Exercise data Start Marker

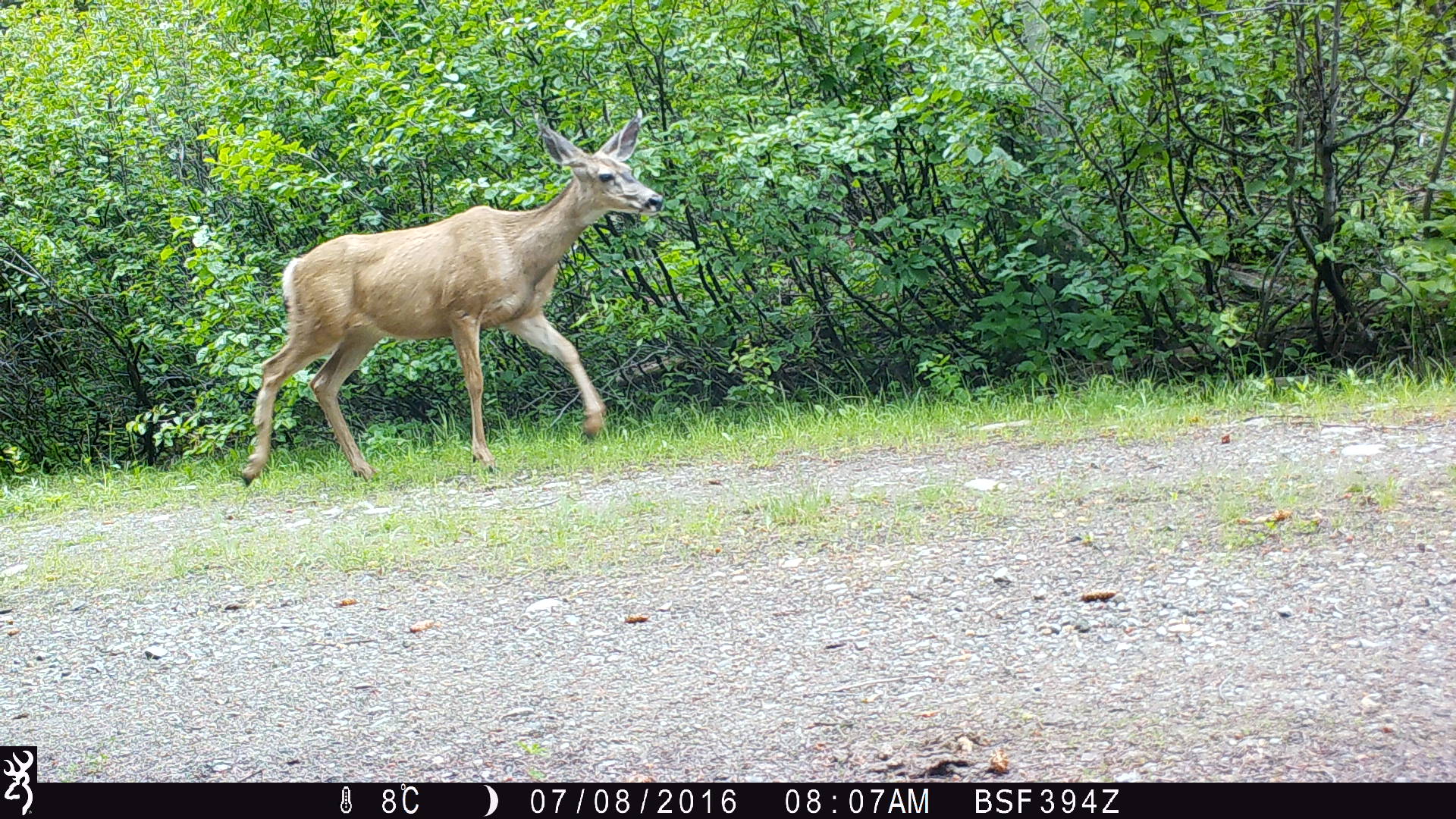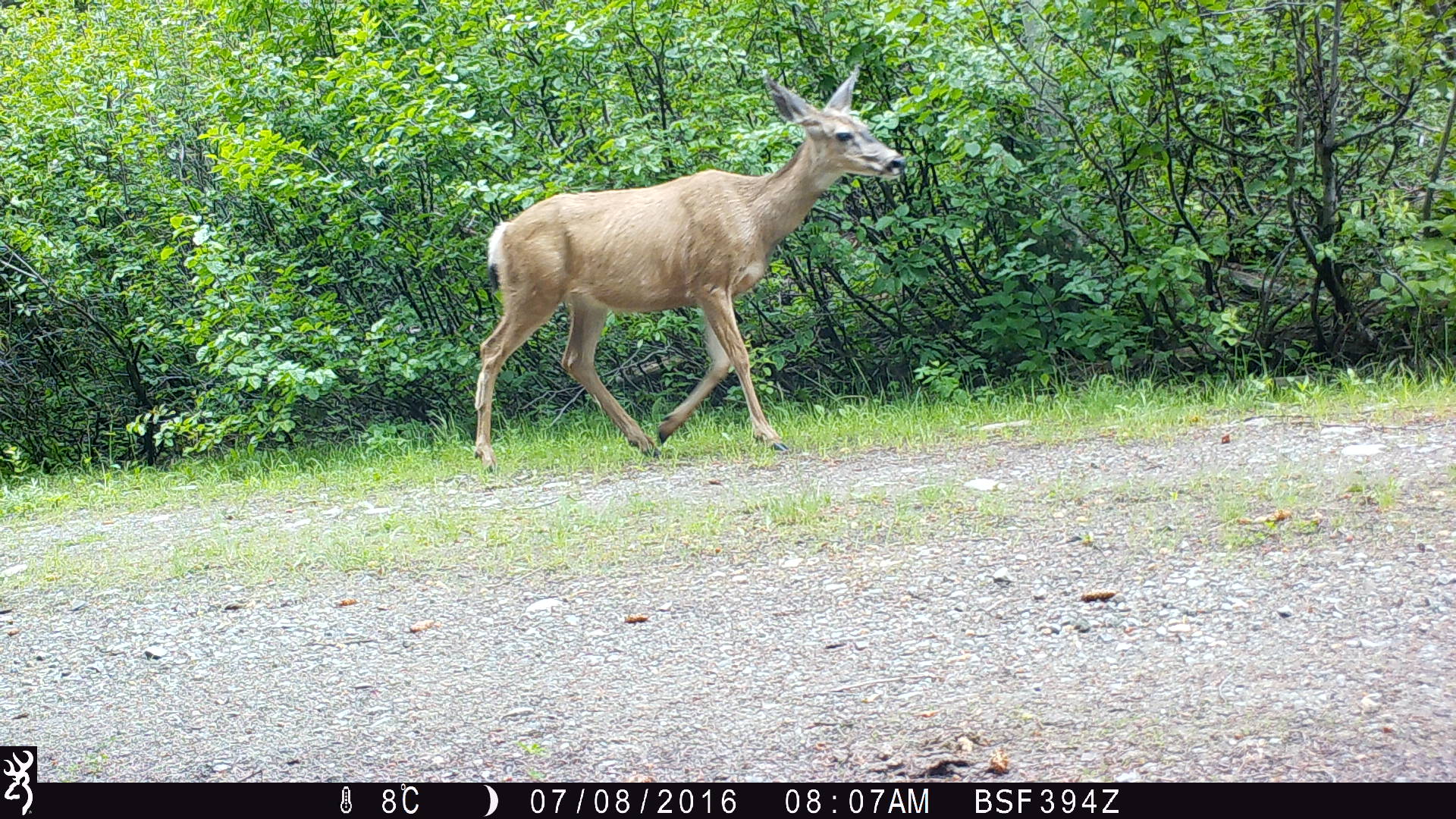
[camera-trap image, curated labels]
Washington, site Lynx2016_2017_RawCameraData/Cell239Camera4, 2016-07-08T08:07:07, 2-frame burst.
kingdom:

Exercise data End Marker

Requirement: Beginning at the line that contains "2016-07-08T08:07:07, 2-frame burst." and ending at the last line above, copy each line without any change.

Answer box:
Washington, site Lynx2016_2017_RawCameraData/Cell239Camera4, 2016-07-08T08:07:07, 2-frame burst.
kingdom:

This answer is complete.